I've been trading into Key West every winter (Jan -April timeframe) since 2000.  Every time I've received an exchange into Hyatt's Beach Place, except for one time we were placed into Windward Pointe.  The rooms at Windward are slightly nicer/newer than Beach House but I prefer the location at Beach House.  I really enjoy the Beach House and look forward to going there every year.

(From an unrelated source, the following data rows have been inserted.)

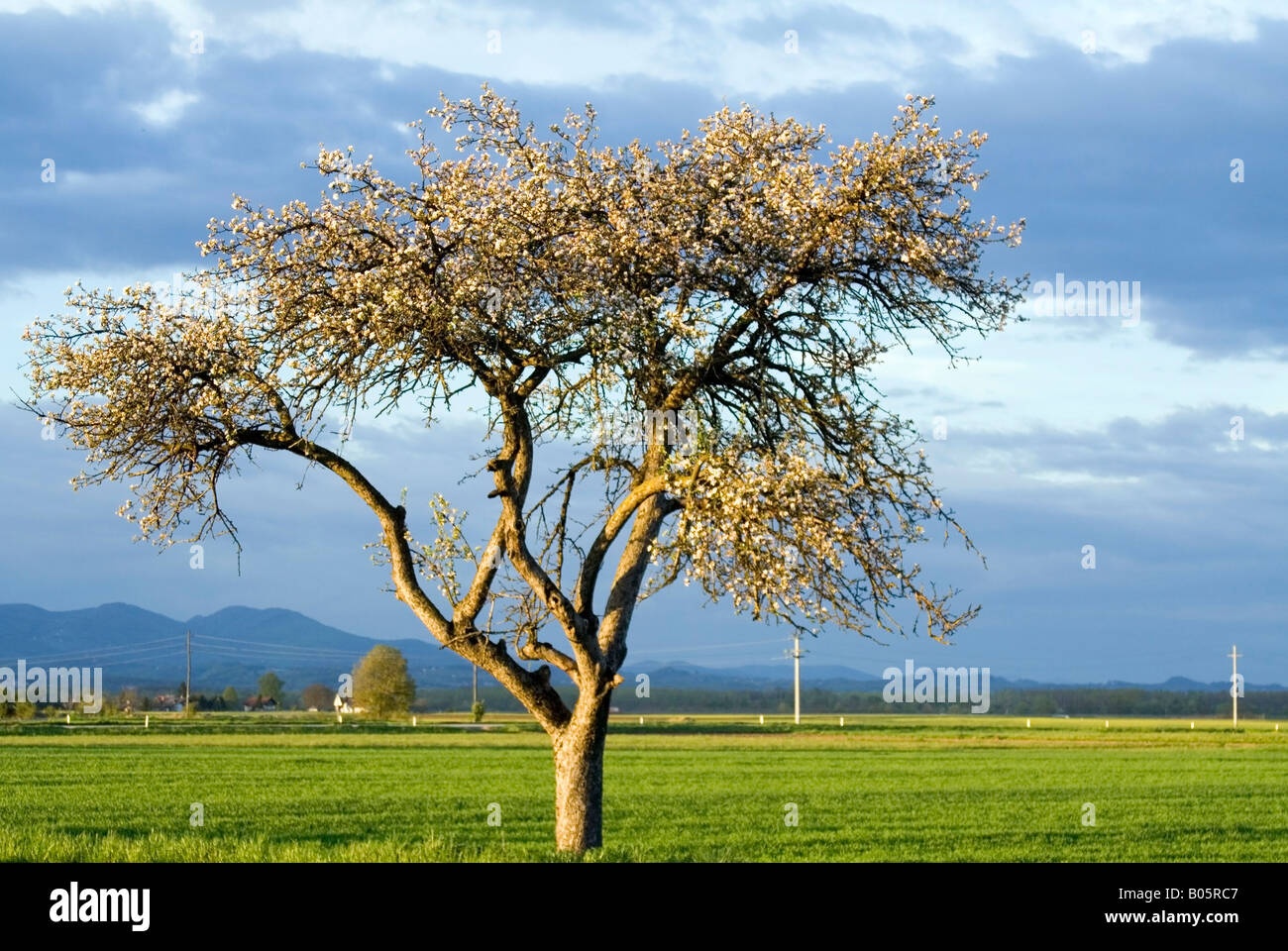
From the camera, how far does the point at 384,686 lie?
597 ft

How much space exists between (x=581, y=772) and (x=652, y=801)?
2705cm

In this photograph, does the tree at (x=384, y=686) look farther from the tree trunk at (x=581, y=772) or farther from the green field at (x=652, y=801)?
the tree trunk at (x=581, y=772)

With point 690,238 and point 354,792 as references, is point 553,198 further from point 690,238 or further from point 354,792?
point 354,792

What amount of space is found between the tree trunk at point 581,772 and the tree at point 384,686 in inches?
6518

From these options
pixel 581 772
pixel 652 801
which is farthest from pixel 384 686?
pixel 581 772

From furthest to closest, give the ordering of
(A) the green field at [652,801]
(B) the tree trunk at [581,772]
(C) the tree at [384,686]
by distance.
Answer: (C) the tree at [384,686] → (A) the green field at [652,801] → (B) the tree trunk at [581,772]

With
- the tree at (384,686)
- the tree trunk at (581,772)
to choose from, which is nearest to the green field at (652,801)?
the tree trunk at (581,772)

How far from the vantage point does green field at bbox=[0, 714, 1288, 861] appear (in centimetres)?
2873

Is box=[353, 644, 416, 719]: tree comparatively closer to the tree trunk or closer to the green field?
the green field

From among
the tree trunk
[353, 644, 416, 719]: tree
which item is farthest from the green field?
[353, 644, 416, 719]: tree

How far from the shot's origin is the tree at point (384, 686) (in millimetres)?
181750
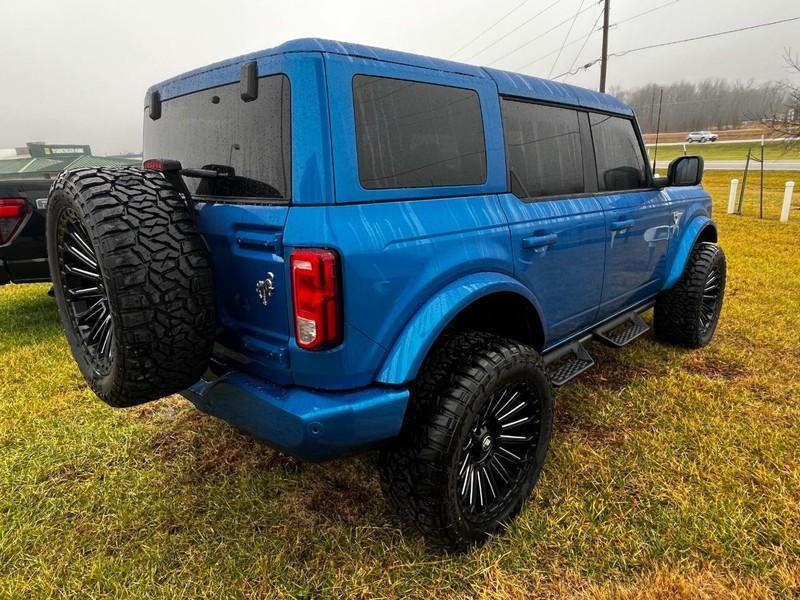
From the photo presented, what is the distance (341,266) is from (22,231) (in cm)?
433

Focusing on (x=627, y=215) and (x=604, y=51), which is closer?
(x=627, y=215)

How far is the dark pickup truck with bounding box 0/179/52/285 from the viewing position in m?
4.42

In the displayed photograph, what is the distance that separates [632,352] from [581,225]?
1902 mm

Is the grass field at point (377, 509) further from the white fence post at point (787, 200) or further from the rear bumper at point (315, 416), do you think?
the white fence post at point (787, 200)

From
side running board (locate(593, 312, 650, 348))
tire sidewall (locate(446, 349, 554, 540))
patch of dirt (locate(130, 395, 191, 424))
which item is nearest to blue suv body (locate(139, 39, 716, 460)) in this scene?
tire sidewall (locate(446, 349, 554, 540))

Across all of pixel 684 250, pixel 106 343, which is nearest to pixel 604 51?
pixel 684 250

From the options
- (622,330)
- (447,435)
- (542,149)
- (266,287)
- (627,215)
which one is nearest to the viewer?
(266,287)

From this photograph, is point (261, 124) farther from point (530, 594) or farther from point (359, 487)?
point (530, 594)

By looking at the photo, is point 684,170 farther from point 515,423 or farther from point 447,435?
point 447,435

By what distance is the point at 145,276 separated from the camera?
1661 mm

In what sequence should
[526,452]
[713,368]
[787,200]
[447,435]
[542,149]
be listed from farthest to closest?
1. [787,200]
2. [713,368]
3. [542,149]
4. [526,452]
5. [447,435]

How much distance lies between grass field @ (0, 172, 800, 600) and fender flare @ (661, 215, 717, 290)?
75cm

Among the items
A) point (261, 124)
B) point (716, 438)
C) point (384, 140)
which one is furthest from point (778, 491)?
point (261, 124)

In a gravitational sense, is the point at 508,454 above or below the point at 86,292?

I've always listed Banyon and Galleon as options but have never been placed in either.  I use II and I'm assuming that is the reason for not getting the Galleon as it seams that the lion's share of owners there are RCI affiliated.  As to the Banyon, my guess is that the inventory there is significantly less than any of the Hyatts.  The Galleon is clearly the winner when it comes to location, of course that is subjective depending on what you are interested in, but most people want to be within walking distance from Duval and Mallory Square.  Their rooms, however, at least from what I saw when I asked to see them, are significantly lower grade than Hyatt's Beach House or Windward Pointe.


----------



## ml855 (May 9, 2008)

mas said:


> I've been trading into Key West every winter (Jan -April timeframe) since 2000.  Every time I've received an exchange into Hyatt's Beach Place, except for one time we were placed into Windward Pointe.  The rooms at Windward are slightly nicer/newer than Beach House but I prefer the location at Beach House.  I really enjoy the Beach House and look forward to going there every year.
> 
> I've always listed Banyon and Galleon as options but have never been placed in either.  I use II and I'm assuming that is the reason for not getting the Galleon as it seams that the lion's share of owners there are RCI affiliated.  As to the Banyon, my guess is that the inventory there is significantly less than any of the Hyatts.  The Galleon is clearly the winner when it comes to location, of course that is subjective depending on what you are interested in, but most people want to be within walking distance from Duval and Mallory Square.  Their rooms, however, at least from what I saw when I asked to see them, are significantly lower grade than Hyatt's Beach House or Windward Pointe.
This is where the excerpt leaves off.